Par un jugement du 16 juillet 2019, le Tribunal administratif d’Amiens a annulé l’arrêté de police d’un maire interdisant la pratique du naturisme sur l’ensemble du territoire communal (n° 1900297).

Dans cette affaire, la commune, située en Baie de Somme, disposait de plus de 1,5 km de plage dont une partie accueillait, depuis plus d’une cinquantaine d’années, des naturistes. La zone concernée était située à cinq cents mètres environ de la station balnéaire et s’étendait sur le kilomètre restant de plage. La coexistence avec les « textiles », par opposition aux « non-textiles », avait toujours été paisible.

A la suite de diverses plaintes reçues par la municipalité, le maire avait, par un arrêté du 19 septembre 2018, décidé d’interdire la pratique du naturisme sur l’intégralité du territoire de la commune.

A cet égard, il convient de relever que le maire, en application de l’article L. 2212-1 du code général des collectivités territoriales (CGCT), est chargé de la police municipale, laquelle « a pour objet d’assurer le bon ordre, la sûreté, la sécurité et la salubrité publiques » (article L. 2212-2 du CGCT).

Le Conseil d’Etat a ajouté, aux trois composantes textuelles susmentionnées de l’ordre public (la sécurité, la tranquillité et la salubrité publiques), deux composantes jurisprudentielles que sont la moralité publique (CE, 18 décembre 1959, Société « Les films Lutétia » et Syndicat français des producteurs et exportateurs de films, Lebon 693) et la dignité de la personne humaine (CE, 27 octobre 1995, Commune de Morsang-sur-Orge, n° 136727).

Par ailleurs, le juge administratif exerce un contrôle poussé des mesures de police. Il vérifie, en effet, à cette occasion, d’une part, qu’il existe dans les circonstances de l’espèce une menace de troubles à l’ordre public susceptible de justifier la mesure, mais aussi, d’autre part, que cette mesure est proportionnée, par sa nature et sa gravité, à l’importance de la menace (CE, 19 mai 1933, Benjamin, Lebon p. 541).

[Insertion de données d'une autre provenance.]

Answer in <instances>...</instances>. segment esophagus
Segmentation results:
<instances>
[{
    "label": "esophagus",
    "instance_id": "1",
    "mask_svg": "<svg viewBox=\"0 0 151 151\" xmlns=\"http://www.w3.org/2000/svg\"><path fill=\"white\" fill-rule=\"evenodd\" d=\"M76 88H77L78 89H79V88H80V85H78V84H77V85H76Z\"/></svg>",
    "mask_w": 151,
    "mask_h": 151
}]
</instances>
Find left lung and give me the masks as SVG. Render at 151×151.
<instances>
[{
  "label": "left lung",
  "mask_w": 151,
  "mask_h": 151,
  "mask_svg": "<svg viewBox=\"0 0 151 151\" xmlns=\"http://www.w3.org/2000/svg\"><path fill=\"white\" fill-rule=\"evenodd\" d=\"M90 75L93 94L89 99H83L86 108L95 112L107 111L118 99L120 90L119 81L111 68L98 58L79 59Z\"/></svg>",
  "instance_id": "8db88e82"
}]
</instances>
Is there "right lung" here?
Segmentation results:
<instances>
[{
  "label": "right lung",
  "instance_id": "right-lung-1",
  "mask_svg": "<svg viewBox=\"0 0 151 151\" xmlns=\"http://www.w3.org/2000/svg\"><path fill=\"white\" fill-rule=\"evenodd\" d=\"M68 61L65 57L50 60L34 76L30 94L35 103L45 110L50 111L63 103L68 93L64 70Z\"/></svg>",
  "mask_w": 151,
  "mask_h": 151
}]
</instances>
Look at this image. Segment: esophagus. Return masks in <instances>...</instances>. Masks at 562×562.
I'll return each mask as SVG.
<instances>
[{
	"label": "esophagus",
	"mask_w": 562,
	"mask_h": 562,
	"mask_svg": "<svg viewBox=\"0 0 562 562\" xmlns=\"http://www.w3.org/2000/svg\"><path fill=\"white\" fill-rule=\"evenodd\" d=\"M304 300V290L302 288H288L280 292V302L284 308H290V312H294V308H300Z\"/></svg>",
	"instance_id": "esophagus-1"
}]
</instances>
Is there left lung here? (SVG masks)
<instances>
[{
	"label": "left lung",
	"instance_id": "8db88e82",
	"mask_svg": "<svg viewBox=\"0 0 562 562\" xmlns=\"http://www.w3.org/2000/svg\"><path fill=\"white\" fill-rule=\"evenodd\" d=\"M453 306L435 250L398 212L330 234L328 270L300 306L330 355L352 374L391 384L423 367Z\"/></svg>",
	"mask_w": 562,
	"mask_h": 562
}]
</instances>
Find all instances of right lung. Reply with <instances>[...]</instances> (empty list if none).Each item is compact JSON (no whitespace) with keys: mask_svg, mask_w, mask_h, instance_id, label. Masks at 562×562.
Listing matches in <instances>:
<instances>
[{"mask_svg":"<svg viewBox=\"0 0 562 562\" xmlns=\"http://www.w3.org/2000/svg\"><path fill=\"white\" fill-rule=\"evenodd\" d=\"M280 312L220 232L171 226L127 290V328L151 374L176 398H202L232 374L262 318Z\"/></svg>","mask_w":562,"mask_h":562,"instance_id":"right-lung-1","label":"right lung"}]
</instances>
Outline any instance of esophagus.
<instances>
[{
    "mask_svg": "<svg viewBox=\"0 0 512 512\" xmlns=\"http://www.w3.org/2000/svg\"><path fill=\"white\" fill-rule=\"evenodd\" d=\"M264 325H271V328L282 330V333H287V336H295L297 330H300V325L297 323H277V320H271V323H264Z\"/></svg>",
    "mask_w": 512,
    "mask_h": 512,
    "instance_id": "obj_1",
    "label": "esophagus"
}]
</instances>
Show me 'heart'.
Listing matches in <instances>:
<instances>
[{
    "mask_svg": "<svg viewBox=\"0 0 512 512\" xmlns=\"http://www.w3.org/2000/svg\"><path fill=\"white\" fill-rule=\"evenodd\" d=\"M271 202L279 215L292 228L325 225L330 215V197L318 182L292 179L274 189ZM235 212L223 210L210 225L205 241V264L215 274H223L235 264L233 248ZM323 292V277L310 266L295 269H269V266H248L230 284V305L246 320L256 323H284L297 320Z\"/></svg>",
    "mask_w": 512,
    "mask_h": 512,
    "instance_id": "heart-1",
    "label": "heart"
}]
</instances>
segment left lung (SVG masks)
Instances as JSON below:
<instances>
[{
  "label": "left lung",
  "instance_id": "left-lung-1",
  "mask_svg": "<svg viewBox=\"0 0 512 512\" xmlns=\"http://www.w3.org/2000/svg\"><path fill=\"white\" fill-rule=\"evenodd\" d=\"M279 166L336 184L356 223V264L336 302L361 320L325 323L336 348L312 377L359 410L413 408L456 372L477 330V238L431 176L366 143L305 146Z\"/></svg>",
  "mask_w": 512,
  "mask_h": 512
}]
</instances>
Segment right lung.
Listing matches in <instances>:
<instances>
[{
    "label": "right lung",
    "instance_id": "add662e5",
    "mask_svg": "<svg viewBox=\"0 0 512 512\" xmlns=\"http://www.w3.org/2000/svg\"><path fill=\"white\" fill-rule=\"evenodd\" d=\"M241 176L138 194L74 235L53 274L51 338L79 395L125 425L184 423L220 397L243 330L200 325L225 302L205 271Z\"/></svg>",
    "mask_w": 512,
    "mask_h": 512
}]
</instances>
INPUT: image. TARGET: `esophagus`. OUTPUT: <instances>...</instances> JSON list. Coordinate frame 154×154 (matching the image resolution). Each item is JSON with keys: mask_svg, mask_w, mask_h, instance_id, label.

Plus précisément, la mesure doit être à la fois adaptée, en ce sens qu’elle doit être de nature à prévenir efficacement les risques de troubles, nécessaire, dès lors qu’aucune mesure de police moins contraignante pour les libertés publiques ne doit pouvoir parvenir à ce résultat et proportionnée, c’est-à-dire qu’il doit y avoir une proportion entre l’importance du trouble à l’ordre public que la mesure permet d’éviter et l’intensité de la restriction aux droits et libertés qu’elle implique. Sur ce dernier point, si le trouble est mineur, la restriction ne pourra pas être importante ; s’il est majeur, elle pourra être plus forte.

A la suite de l’édiction de l’arrêté municipal susmentionné, trois associations de promotion du naturisme avaient décidé de le contester, auprès du maire d’abord, puis devant le Tribunal administratif d’Amiens.

Ce dernier a fait droit à leur demande d’annulation, après avoir accueilli leur moyen pris de la disproportion de la mesure de police.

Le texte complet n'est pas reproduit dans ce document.